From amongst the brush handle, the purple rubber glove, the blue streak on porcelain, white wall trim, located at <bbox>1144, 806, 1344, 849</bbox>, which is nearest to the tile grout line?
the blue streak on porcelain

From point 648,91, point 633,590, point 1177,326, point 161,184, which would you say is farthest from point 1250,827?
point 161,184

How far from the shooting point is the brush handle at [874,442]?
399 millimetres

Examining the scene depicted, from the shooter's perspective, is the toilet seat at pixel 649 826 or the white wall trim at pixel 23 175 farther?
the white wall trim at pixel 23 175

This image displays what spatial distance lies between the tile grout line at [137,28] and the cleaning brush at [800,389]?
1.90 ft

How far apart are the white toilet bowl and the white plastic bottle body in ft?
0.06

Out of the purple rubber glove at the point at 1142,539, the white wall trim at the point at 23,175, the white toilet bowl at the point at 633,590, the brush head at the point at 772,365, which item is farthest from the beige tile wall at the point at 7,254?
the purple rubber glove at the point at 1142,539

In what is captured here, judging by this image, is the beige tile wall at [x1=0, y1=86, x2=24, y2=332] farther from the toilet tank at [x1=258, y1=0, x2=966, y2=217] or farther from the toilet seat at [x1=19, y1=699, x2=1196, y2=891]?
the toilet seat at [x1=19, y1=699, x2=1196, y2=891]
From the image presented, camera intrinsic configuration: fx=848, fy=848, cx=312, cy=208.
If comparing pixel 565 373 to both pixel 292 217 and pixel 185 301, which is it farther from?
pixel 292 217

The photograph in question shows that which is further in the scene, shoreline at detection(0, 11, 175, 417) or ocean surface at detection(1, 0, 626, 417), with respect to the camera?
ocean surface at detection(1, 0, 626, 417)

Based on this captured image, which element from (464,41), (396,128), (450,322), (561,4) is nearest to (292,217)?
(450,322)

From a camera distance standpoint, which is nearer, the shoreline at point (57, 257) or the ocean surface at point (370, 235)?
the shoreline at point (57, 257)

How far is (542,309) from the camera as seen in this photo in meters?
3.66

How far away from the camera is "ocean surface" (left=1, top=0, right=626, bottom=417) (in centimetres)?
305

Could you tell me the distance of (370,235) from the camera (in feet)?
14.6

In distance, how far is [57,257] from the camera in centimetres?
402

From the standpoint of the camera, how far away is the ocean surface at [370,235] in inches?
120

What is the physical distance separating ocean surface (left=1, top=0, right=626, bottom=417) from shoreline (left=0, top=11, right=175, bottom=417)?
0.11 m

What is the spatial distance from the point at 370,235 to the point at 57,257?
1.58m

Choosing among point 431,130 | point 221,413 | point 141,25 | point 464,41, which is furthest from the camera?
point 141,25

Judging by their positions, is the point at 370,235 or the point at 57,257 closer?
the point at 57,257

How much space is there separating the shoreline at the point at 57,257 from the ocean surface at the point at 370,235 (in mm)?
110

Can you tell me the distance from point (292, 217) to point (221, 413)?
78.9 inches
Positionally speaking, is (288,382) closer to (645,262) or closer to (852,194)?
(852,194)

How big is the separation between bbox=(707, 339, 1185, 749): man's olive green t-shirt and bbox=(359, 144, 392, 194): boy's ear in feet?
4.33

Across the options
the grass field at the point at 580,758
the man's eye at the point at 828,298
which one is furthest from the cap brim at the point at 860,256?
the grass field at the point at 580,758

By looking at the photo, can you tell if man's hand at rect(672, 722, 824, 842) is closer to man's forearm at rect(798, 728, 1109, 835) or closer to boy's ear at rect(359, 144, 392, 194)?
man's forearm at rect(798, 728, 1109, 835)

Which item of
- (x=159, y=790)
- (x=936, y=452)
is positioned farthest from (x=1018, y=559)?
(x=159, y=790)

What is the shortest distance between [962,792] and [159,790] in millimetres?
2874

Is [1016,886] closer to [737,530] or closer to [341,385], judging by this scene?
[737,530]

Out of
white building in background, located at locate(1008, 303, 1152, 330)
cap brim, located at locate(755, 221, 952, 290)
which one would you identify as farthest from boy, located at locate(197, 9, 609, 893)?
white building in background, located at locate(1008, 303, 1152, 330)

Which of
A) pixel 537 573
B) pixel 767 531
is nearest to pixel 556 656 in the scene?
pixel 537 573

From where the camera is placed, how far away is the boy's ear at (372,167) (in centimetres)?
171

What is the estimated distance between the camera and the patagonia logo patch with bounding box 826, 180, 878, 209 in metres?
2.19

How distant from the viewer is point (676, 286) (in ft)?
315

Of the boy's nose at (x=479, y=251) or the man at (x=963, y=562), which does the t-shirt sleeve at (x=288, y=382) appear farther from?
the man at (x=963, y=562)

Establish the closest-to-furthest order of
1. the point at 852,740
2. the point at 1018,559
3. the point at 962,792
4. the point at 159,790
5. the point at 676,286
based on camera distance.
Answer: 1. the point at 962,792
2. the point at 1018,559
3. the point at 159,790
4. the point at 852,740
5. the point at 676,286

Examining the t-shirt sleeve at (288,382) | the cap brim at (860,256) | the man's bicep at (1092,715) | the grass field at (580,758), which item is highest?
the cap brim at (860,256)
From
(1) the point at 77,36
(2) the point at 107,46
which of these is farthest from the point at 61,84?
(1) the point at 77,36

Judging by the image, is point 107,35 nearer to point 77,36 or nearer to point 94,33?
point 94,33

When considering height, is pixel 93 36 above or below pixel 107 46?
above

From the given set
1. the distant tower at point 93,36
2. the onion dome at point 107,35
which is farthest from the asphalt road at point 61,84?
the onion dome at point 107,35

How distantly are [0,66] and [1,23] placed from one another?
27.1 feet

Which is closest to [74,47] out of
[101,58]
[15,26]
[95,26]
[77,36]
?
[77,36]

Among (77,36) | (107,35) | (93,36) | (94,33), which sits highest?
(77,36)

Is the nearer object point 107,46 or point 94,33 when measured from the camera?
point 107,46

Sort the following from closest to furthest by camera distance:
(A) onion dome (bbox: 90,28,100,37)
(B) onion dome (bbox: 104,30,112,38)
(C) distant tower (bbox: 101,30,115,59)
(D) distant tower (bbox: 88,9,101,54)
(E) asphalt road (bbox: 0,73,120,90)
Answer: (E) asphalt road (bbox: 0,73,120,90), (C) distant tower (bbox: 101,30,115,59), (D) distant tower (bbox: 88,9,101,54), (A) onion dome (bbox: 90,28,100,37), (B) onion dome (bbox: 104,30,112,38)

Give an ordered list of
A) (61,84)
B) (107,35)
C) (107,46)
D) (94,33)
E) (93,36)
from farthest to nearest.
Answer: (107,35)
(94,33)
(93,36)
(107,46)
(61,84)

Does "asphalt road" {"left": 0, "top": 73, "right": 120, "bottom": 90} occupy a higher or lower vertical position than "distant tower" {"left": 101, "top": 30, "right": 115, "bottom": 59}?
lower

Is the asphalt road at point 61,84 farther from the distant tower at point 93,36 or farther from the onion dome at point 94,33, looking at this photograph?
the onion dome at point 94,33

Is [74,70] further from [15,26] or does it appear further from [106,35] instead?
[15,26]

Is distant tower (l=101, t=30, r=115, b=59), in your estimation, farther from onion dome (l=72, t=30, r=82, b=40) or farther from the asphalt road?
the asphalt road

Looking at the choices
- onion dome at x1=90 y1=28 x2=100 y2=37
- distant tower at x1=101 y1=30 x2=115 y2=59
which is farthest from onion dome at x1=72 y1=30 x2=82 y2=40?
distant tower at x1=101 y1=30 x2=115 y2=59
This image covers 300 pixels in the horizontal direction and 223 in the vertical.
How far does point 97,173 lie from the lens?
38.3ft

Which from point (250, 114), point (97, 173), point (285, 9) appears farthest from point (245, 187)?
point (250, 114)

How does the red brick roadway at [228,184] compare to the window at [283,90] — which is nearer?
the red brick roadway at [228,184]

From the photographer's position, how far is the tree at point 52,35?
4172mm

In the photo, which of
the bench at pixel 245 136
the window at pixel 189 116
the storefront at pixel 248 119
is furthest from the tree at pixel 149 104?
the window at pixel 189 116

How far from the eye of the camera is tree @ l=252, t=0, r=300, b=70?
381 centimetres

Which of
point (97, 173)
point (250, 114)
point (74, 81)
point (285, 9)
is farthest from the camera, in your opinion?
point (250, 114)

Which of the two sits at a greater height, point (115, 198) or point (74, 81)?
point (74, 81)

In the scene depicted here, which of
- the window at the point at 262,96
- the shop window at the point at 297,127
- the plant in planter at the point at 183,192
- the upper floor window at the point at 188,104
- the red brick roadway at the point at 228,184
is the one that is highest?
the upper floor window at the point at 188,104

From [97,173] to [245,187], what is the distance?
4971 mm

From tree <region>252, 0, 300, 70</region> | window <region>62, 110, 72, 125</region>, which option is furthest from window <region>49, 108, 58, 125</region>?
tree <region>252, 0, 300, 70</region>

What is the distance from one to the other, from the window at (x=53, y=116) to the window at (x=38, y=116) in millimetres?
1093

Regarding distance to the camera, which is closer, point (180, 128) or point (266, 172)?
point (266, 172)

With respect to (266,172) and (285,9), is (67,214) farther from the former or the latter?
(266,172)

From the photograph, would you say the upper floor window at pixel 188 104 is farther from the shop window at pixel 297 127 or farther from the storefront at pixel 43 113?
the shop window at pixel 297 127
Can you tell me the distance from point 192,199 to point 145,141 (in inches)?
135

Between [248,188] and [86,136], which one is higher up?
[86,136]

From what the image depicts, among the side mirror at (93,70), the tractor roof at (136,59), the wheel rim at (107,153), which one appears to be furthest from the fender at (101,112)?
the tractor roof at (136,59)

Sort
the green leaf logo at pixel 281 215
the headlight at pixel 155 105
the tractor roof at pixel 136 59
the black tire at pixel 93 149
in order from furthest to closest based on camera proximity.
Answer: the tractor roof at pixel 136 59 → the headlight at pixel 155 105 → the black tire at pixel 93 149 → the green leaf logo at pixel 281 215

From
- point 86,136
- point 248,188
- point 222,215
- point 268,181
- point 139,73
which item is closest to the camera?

┄┄┄┄┄┄

Written task: Could you recast the data, from the start up to and including the line with "399 millimetres", as a two-column CSV headed input and output, with one row per text and its answer, each value in a single quoted field and any line breaks turned into spaces?

Reply to the exercise:
input,output
"From amongst the brush handle, the purple rubber glove, the blue streak on porcelain, white wall trim, located at <bbox>1144, 806, 1344, 849</bbox>, which is nearest to the tile grout line?","the blue streak on porcelain"
"From point 648,91, point 633,590, point 1177,326, point 161,184, which would you say is farthest from point 1250,827?","point 161,184"
"How far from the shooting point is the brush handle at [874,442]?","399 millimetres"